Your task: Lines from the one holding "United States, site usda-white-mountain-nf-vol1_Mead" through the end of the entries, inclusive, form the whole output; reproduce them exactly and omit pictures.

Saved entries
Content starts

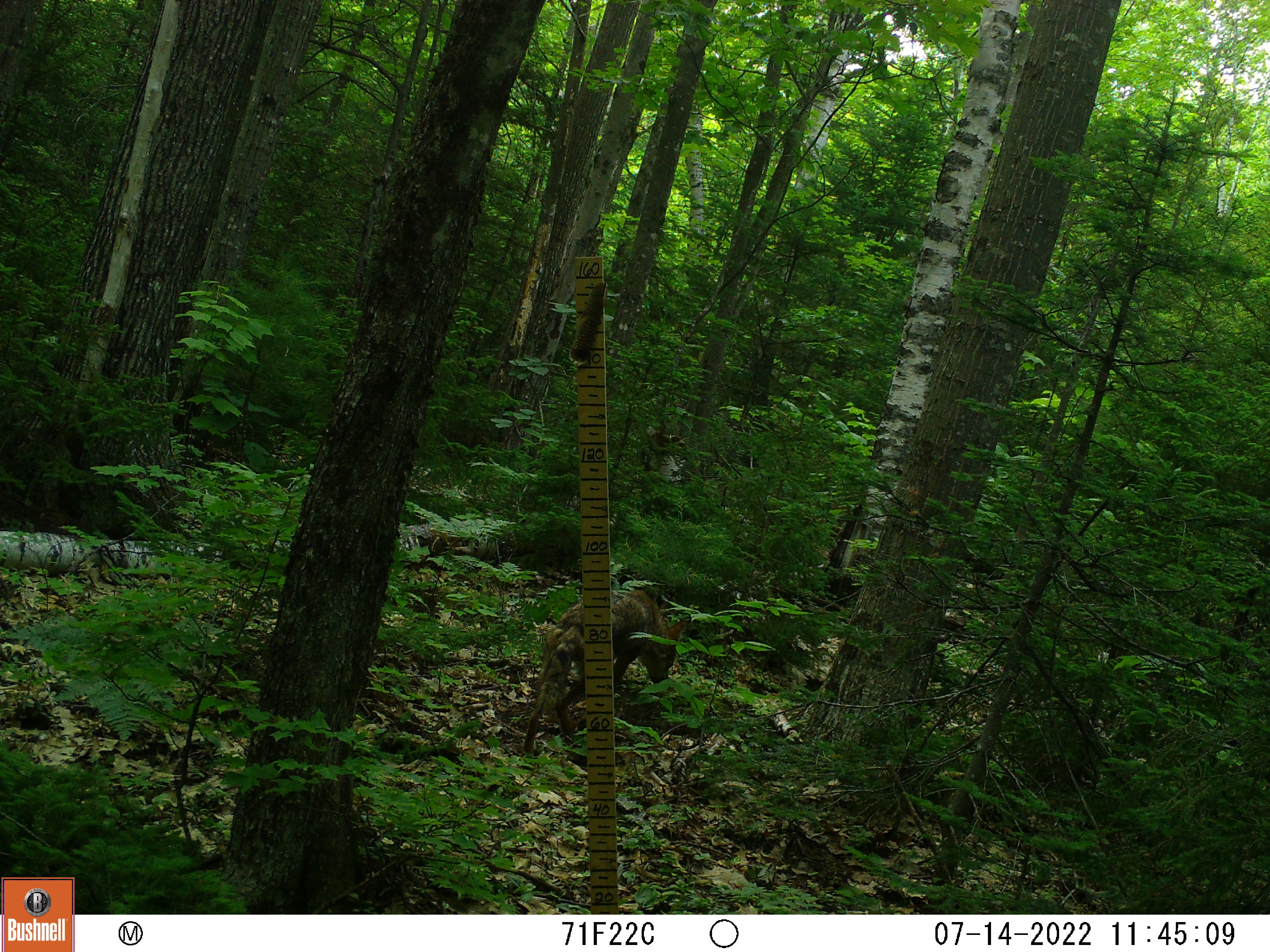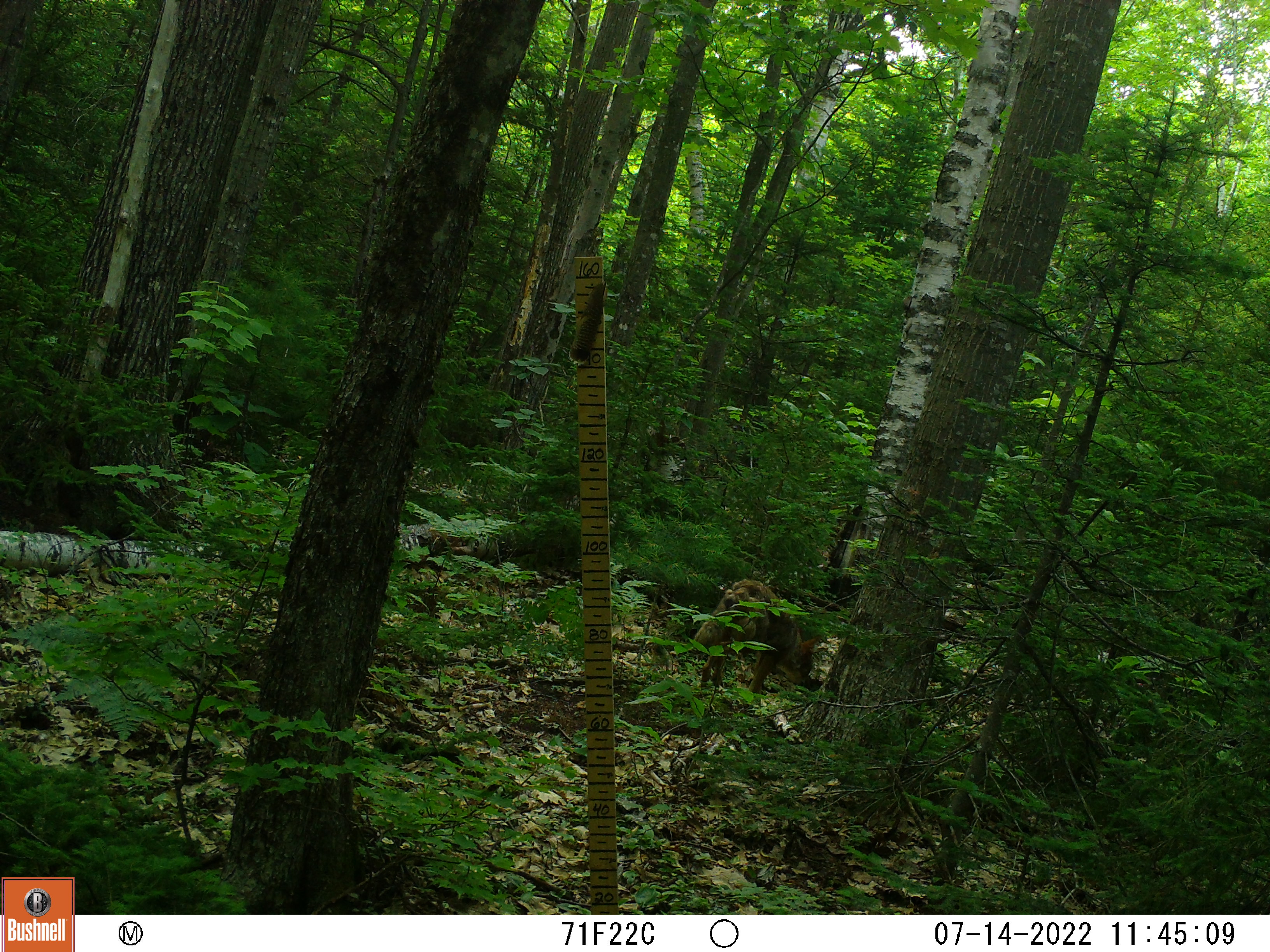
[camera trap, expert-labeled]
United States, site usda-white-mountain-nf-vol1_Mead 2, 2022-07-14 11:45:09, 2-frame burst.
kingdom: Animalia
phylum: Chordata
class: Mammalia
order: Carnivora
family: Canidae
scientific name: Canidae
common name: canid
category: canid sp.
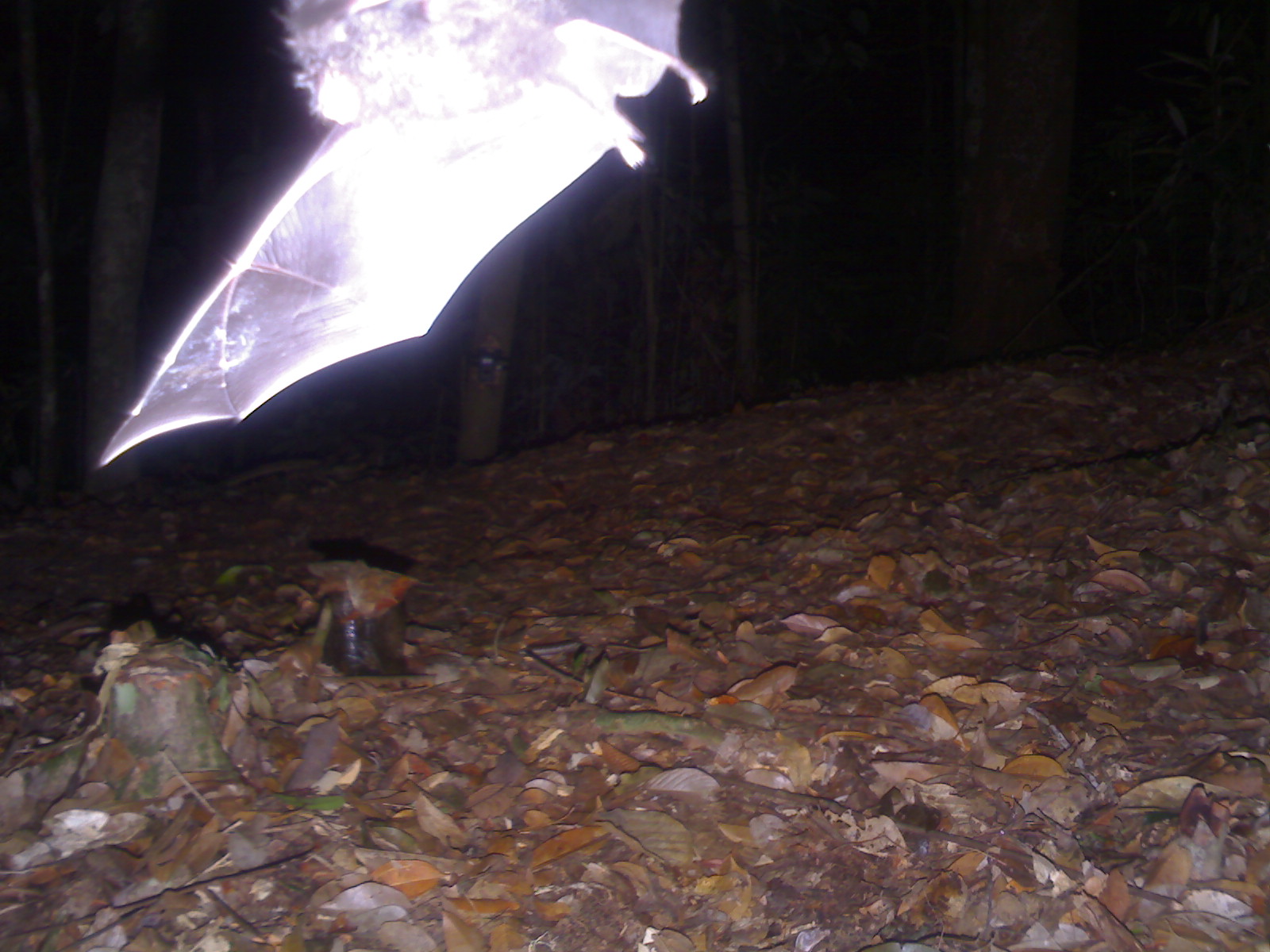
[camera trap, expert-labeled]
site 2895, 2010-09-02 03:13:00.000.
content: unidentified animal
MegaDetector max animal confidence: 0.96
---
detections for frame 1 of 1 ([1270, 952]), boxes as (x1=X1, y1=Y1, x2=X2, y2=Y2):
unknown: (x1=92, y1=0, x2=708, y2=467)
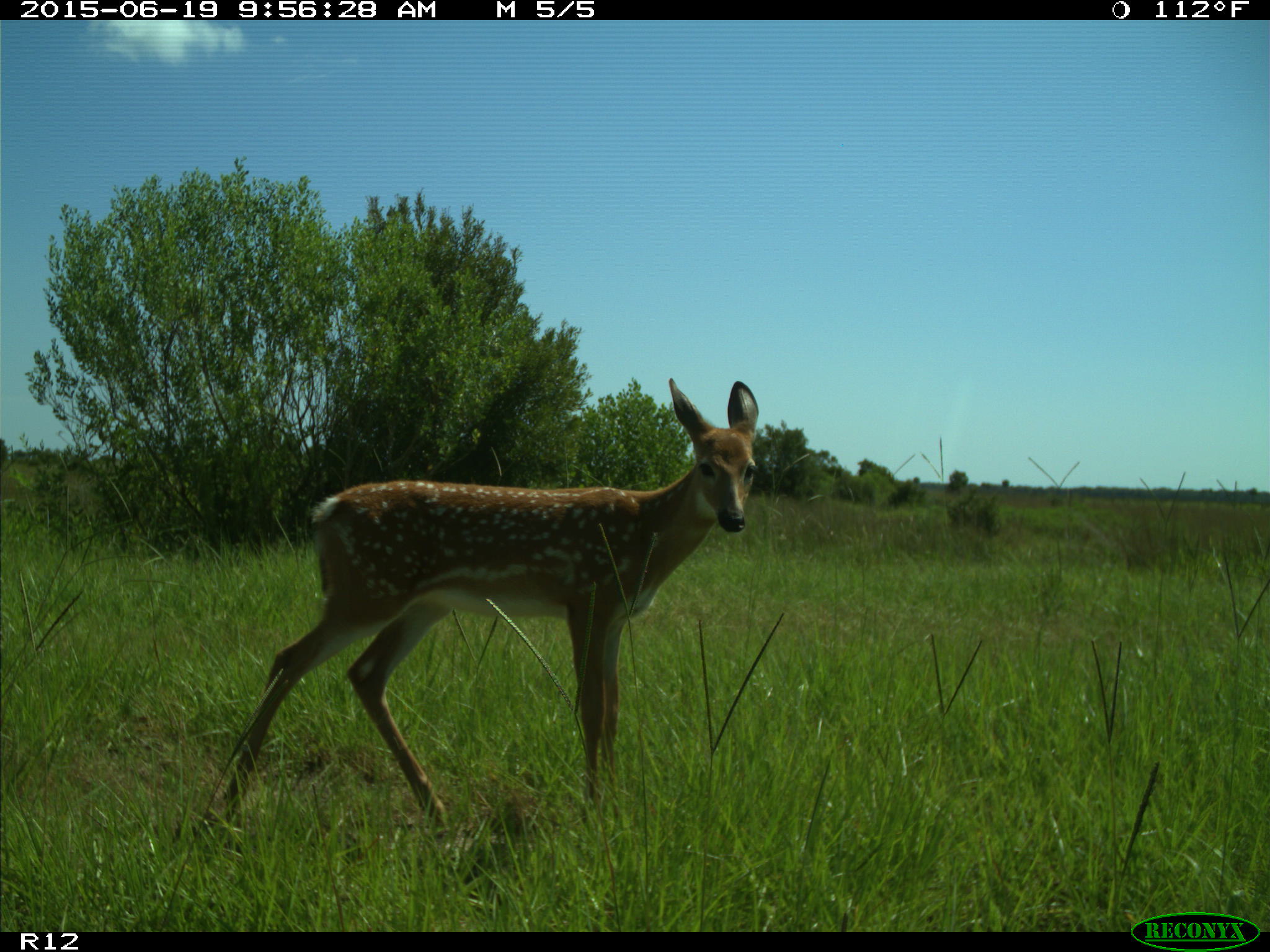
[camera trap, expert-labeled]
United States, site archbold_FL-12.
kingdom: Animalia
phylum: Chordata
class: Mammalia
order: Artiodactyla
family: Cervidae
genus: Odocoileus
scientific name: Odocoileus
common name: deer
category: unidentified deer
Unidentified deer (deer) (Odocoileus).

Content ends

Exercise result:
United States, site usda-white-mountain-nf-vol1_Mead 2, 2022-07-14 11:45:09, 2-frame burst.
kingdom: Animalia
phylum: Chordata
class: Mammalia
order: Carnivora
family: Canidae
scientific name: Canidae
common name: canid
category: canid sp.
[camera trap, expert-labeled]
site 2895, 2010-09-02 03:13:00.000.
content: unidentified animal
MegaDetector max animal confidence: 0.96
---
detections for frame 1 of 1 ([1270, 952]), boxes as (x1=X1, y1=Y1, x2=X2, y2=Y2):
unknown: (x1=92, y1=0, x2=708, y2=467)
[camera trap, expert-labeled]
United States, site archbold_FL-12.
kingdom: Animalia
phylum: Chordata
class: Mammalia
order: Artiodactyla
family: Cervidae
genus: Odocoileus
scientific name: Odocoileus
common name: deer
category: unidentified deer
Unidentified deer (deer) (Odocoileus).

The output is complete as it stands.